— Set of tasks —
1 - Condense the paragraph beginning "Many survivors have very understandable fears" in the text on assessment-session disclosure into a short bulleted list that keeps its main points.
2 - Extend the text on assessment-session disclosure with a further paragraph that follows on from its final sentence.

— Given text —
┌──

Many survivors have very understandable fears around what they will have to disclose about themselves in an ‘assessment’ session. Some feel that they need to tell the therapist everything about themselves in order to be ‘fair’ to the therapist. However, this is not the case. You need to strike a balance between respecting your own privacy, and especially your alters’ right to privacy and safety, and saying enough to ensure that the therapist is sufficiently informed about your needs and likely treatment path. If the therapist feels that they are not competent or sufficiently trained to work with you, they will say. But even if you don’t want to say anything at all, that is okay too. Again, you need to feel safe and in control. Many survivors blurt everything out, because they feel that if they don’t then they are somehow lying or being deceptive, only for that unwarranted disclosure to cause problems for other parts of themselves as they then feel exposed and vulnerable. Therapists do not require a full life history in the first session, and especially where trauma is concerned, it is not wise to start down that path until there is enough safety in the relationship to keep things stable. Therapists working from certain schools of thought (eg psychodynamic) will place more emphasis on past events, whilst others (eg Gestalt) may focus more on how you are in the ‘here and now’. It is certainly therefore not essential for you to disclose an entire life history, which can be a relief for many whose histories are either traumatic or muffled by amnesia.

└──

— Entries supplied —
┌──

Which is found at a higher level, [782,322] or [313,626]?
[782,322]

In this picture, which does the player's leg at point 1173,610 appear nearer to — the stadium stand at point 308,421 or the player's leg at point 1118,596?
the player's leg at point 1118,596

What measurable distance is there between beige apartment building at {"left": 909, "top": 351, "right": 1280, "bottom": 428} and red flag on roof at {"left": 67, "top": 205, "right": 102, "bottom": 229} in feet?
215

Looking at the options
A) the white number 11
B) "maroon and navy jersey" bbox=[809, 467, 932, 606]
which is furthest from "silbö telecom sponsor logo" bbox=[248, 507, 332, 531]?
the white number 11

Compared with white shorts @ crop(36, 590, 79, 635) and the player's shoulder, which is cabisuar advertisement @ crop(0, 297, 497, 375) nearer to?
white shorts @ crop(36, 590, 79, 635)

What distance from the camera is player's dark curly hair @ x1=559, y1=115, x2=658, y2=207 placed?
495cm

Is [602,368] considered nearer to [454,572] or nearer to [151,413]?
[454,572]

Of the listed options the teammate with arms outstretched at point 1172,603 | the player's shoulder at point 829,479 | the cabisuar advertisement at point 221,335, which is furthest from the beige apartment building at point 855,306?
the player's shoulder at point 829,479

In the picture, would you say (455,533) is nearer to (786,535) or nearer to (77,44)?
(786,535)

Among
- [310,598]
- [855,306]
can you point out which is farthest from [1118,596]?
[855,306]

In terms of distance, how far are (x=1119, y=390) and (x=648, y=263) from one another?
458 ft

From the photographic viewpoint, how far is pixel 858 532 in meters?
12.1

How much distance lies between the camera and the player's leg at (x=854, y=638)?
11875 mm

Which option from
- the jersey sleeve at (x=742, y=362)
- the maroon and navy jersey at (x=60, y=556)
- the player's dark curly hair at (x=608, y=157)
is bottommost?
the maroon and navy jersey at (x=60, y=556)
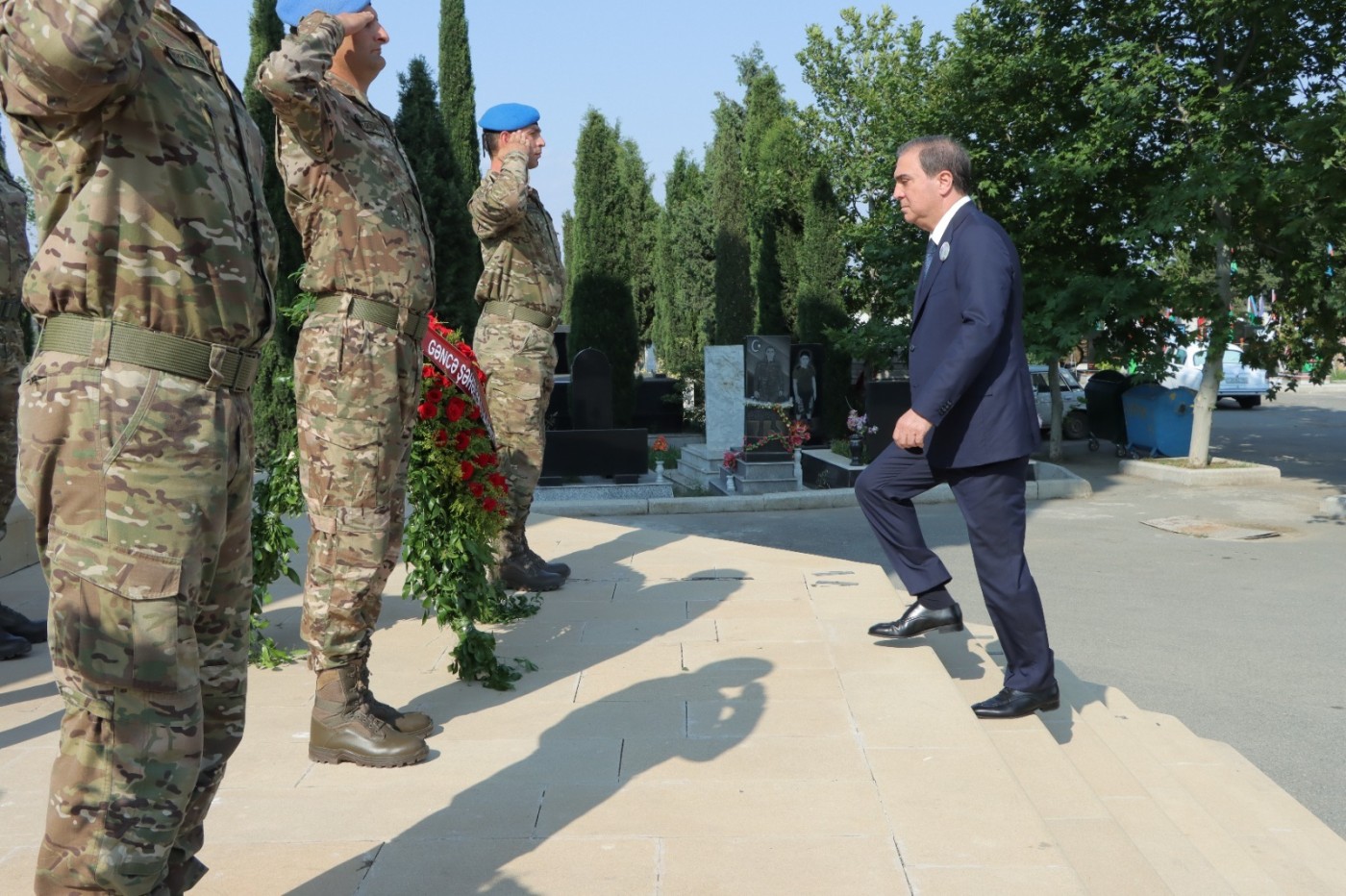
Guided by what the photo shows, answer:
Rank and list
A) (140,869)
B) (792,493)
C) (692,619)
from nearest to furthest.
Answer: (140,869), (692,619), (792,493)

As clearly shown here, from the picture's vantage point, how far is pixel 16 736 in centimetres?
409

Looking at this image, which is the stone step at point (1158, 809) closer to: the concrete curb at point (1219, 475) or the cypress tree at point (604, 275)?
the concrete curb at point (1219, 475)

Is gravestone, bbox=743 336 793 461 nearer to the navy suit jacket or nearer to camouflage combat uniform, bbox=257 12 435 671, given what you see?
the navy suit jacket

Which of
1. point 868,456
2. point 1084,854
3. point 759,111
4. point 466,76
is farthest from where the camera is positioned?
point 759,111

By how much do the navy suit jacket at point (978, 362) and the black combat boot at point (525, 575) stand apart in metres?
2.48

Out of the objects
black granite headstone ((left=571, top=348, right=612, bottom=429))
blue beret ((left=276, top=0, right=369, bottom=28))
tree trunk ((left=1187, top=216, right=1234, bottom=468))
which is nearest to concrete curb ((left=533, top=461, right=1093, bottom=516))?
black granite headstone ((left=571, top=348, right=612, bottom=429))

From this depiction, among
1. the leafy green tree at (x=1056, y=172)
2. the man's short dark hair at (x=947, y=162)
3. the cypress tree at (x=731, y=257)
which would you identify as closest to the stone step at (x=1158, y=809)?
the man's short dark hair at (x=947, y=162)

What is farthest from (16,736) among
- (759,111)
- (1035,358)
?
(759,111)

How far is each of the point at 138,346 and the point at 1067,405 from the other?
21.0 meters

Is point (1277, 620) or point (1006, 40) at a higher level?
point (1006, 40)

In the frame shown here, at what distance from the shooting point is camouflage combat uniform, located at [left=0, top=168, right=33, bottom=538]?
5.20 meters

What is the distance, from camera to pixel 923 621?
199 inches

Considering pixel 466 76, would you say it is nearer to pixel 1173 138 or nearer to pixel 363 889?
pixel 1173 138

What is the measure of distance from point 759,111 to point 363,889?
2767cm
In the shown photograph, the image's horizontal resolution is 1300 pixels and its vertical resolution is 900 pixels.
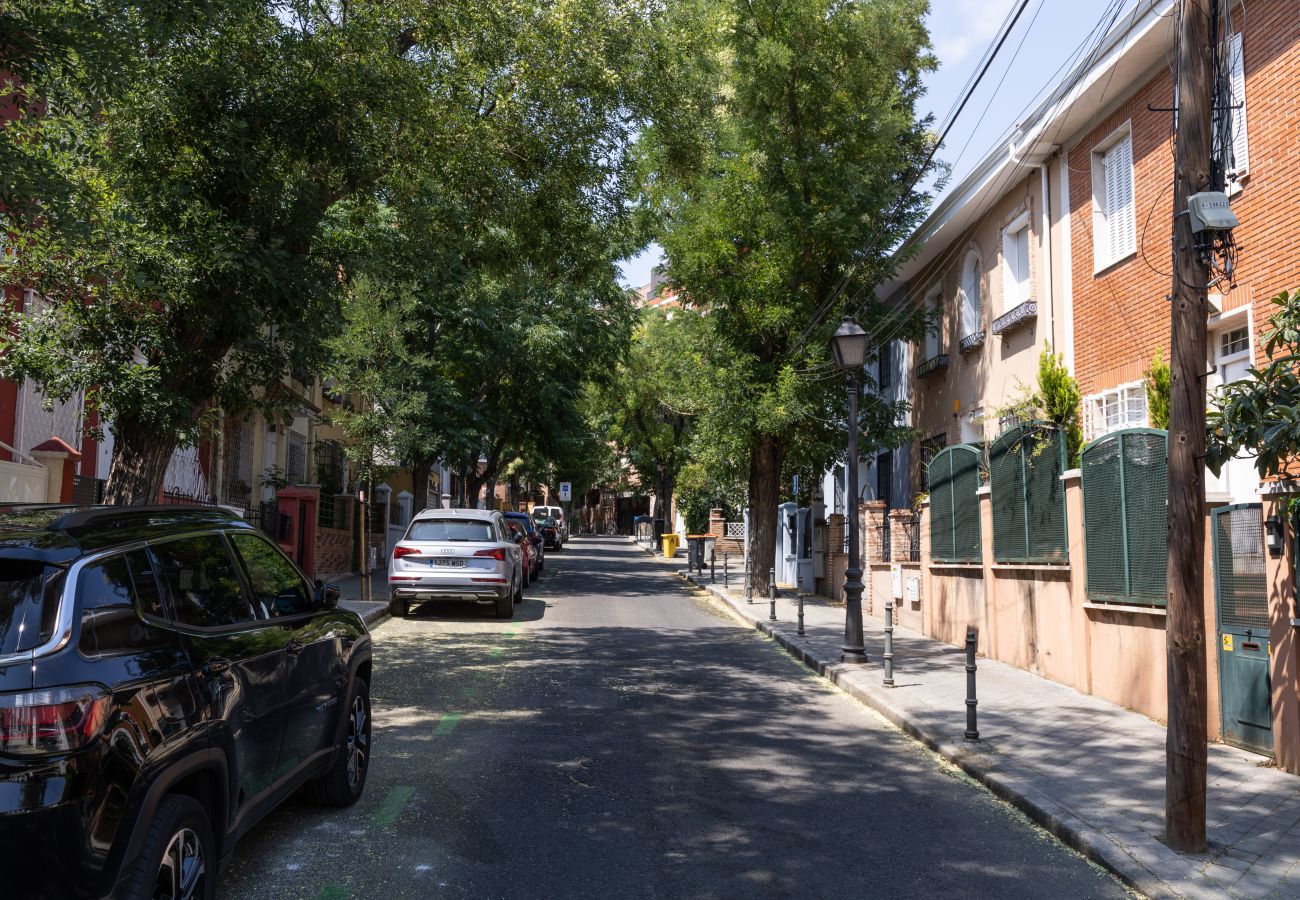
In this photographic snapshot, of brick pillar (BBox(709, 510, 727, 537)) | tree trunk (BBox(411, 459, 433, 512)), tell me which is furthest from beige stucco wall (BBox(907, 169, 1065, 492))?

└──
┌──

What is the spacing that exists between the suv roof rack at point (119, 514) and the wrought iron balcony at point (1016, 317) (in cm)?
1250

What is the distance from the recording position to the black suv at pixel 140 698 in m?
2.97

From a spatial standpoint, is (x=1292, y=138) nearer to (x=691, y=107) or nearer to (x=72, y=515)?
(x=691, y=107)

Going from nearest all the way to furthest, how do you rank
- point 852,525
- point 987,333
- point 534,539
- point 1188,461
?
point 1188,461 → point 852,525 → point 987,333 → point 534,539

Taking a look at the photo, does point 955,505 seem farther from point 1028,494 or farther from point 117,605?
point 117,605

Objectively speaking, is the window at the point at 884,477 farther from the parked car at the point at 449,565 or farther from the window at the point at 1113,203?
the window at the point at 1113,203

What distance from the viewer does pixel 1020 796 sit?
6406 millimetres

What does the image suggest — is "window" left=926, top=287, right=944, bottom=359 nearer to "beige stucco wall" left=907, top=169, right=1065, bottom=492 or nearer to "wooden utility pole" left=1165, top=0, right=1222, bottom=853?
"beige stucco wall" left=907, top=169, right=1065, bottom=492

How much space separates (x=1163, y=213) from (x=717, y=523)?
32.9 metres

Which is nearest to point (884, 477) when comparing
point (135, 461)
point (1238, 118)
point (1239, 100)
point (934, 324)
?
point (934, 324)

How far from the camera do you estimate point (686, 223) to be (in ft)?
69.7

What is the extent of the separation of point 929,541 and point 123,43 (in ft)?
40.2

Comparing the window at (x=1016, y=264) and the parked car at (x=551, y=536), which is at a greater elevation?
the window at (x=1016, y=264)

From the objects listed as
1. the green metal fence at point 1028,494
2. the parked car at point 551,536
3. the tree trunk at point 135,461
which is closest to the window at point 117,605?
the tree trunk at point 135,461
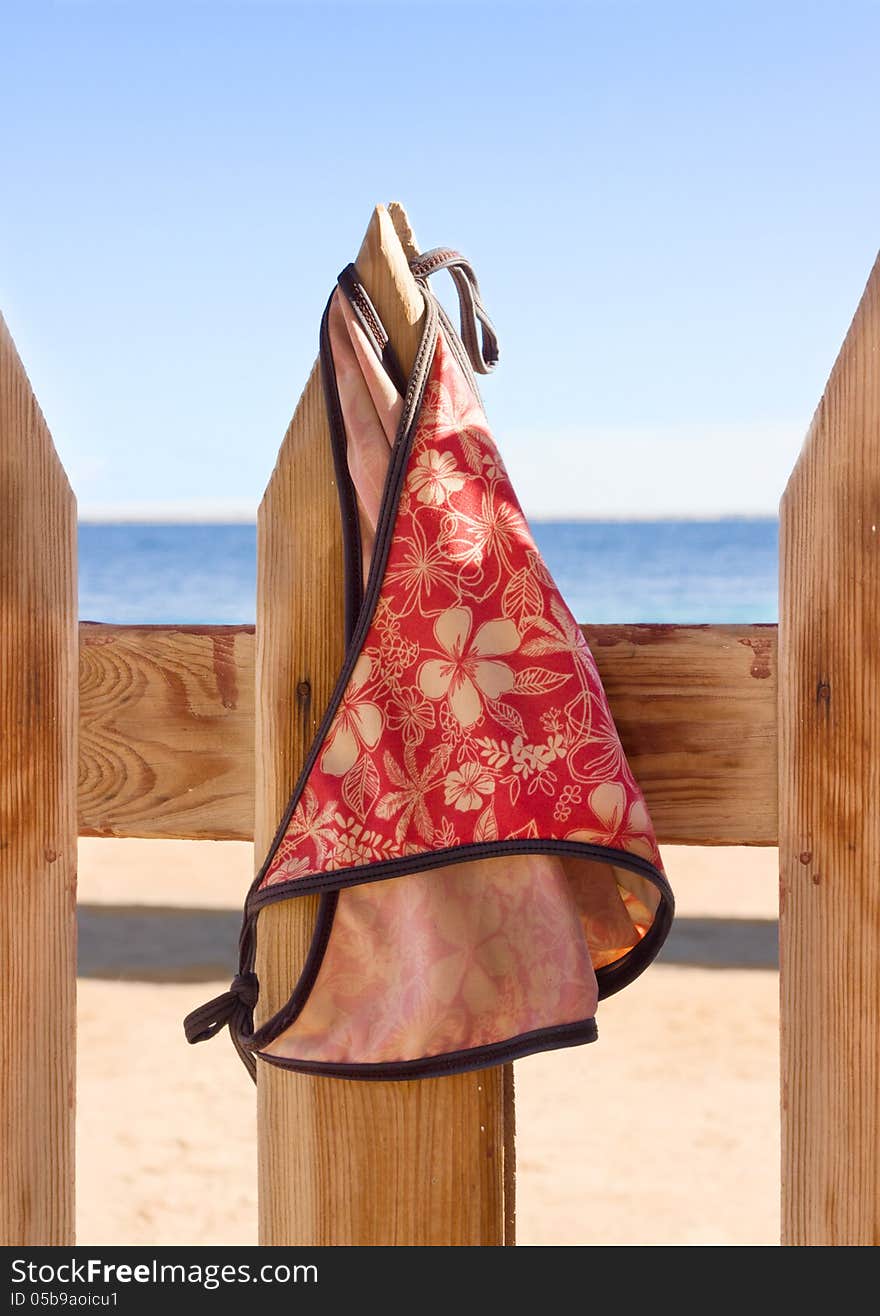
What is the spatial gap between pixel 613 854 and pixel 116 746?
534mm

└──

— Answers per task —
1 -
- Many survivors fear what they will have to disclose in an assessment session, and some think they must tell everything to be "fair" to the therapist. This is not so.
- Aim for a balance: protect your own privacy and your alters' right to privacy and safety, while saying enough for the therapist to understand your needs and likely treatment path.
- A therapist who is not competent or trained enough to work with you will say so.
- Saying nothing at all is also acceptable. Feeling safe and in control comes first.
- Blurting everything out, from a sense that holding back is lying, can leave other parts feeling exposed and vulnerable.
- Therapists do not need a full life history in the first session. With trauma, it is unwise to go into it before the relationship is safe enough to keep things stable.
- Approaches differ. Psychodynamic therapists stress past events, while Gestalt therapists focus more on the "here and now."
- A complete history is therefore not essential, which relieves many people whose pasts are traumatic or blurred by amnesia.

2 -
There is a wide range of opinion about how to work effectively in clinical practice with dissociative disorders. Some people believe that you should work only with the presenting ‘adult’ and that alters or parts should be dissuaded from appearing, as it is felt that this reinforces the dissociation and is unhelpful therapeutically. Carolyn’s two therapists have never taken this line, and I believe that it has been evidently helpful for her to have a place where each and every part of her is welcome and valued. At the same time, her therapy has also worked to strengthen her as the core ‘adult’ and to encourage her to take responsibility for her recovery and for all the dissociated parts of herself. This is not an easy balance to strike and it hasn’t always been done perfectly! But overall the extent of Carolyn’s recovery is testament to the successful approaches both her therapists took with her, even if they at the time felt that there was an element of ‘white water rafting’ and even ‘the blind leading the blind’! If you feel strongly that you want your alters to participate in therapy (and not everyone does) then obviously it is important to establish with potential therapists that this is how they work. An open-ended question such as “What would you do if one of my parts came out?” is a helpful way to establish where a therapist is coming from without it being a leading question!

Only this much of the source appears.